La distance que le cinéaste affiche avec ses personnages va malheureusement trouver son point d'achèvement dans la troisième intrigue du métrage qui s'intéresse à l'histoire d'amour entre Madame de Polignac et Marie-Antoinette. Virginie Ledoyen, qui campe la favorite de la reine, est étonnamment transparente, le cinéaste ne lui donnant pas l'opportunité d'exister, à l'exception d'une scène de rupture filmée avec un maniérisme que l'on ne pardonnerait sans doute pas s'il ne s'agissait pas de Benoît Jacquot. Les afféteries stylistiques du réalisateur, à coups de zooms incessants finissent par agacer et provoquent un manque d'empathie avec les protagonistes. Et la cruauté qui aurait du culminer lors de l'épilogue ne débouche en réalité sur pas grand chose. Si Benoît Jacquot voulait nous frustrer en nous tenant éloigné de son histoire, le pari est réussi. Mais celui de réaliser un grand film romanesque ne restera définitivement qu'une chimère.
Antoine Jullien
Pour une meilleure et sans doute plus exacte connaissance des rapports entre Marie-Antoinette et Madame de Polignac, voir l'excellent livre de Nathalie Colas des Francs : "Marie-Antoinette et Madame de Polignac, une amitiés fatale". (Editions Les 3 Orangers)

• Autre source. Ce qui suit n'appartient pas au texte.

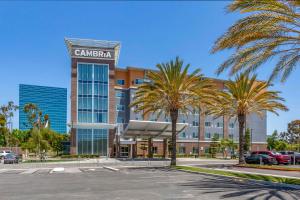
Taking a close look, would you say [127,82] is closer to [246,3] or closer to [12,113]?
[12,113]

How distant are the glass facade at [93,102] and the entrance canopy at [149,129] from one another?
1178 centimetres

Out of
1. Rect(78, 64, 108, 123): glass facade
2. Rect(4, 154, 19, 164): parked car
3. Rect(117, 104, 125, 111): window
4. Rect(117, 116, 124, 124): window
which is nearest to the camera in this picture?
Rect(4, 154, 19, 164): parked car

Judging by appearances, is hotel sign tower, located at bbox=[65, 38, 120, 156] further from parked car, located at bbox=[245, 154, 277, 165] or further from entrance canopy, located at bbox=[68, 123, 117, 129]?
parked car, located at bbox=[245, 154, 277, 165]

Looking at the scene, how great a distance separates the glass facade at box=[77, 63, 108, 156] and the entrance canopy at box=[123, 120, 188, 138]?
11776 millimetres

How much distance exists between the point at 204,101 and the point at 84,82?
38.4 metres

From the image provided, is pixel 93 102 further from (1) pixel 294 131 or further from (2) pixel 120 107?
(1) pixel 294 131

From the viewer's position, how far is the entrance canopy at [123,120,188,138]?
2172 inches

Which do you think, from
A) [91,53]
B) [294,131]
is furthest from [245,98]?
[294,131]

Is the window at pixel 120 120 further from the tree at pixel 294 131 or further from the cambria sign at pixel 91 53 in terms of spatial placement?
the tree at pixel 294 131

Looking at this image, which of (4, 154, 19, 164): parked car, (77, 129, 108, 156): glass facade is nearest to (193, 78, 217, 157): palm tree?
(4, 154, 19, 164): parked car

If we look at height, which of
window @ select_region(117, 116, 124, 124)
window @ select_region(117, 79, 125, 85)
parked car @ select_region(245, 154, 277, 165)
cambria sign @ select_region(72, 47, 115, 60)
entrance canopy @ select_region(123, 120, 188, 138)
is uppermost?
cambria sign @ select_region(72, 47, 115, 60)

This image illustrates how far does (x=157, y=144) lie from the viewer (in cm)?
7869

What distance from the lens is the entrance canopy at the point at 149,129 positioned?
55.2 m

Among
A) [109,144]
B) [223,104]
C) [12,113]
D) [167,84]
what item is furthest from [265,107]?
[12,113]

RépondreSupprimerBonjour, je reconnais que Virginie Ledoyen n'est pas crédible dans ce rôle mais à sa décharge, il est pratiquement muet comme si le dialoguiste n'avait pas su quoi lui faire dire. Sinon, j'ai trouvé ce film réussi avec son air de "Versailles comme si vous y viviez à cette époque". Je dois dire que cela m'a donné envie de lire le romand de Chantal Thomas. Bonne après-midi.
RépondreSupprimerJe partage votre scepticisme sur certains choix techniques et artistiques (en particulier ces zooms et dézooms incessants). Cependant je ne vous suis pas lorsque vous parlez d'un film raté faute d'avoir pu faire entrer le spectateur dans la passion entre Marie-Antoinette et une Ledoyen-Polignac sans corps. Ce n'était pas le sujet. L'idée du film est de montrer la panique, la frivolité et le cynisme de la Cour dans ces heures cruciales en l'observant depuis les coulisses. Le regard de Sidonie est celui d'une domestique-courtisane et, autour d'elle, gravitent d'autres domestiques aux regards plus critiques. Le talent du réalisateur est de nous faire vivre le dévouement aveugle de Sidonie jusqu'à cette scène où elle reçoit l'horrible récompense à sa passion cachée (toute contenue dans la broderie). Là, tout s'effondre et Benoît Jacquot réussit son pari : nous montrer l'idiotie d'une reine et d'une cour qui n'ont toujours rien compris de la contestation politique sociale et qui continuent de courir vers leur fin. Aucune volonté "romanesque" dans ce film mais une lecture très originale, fine et atypique, de l'Histoire de France.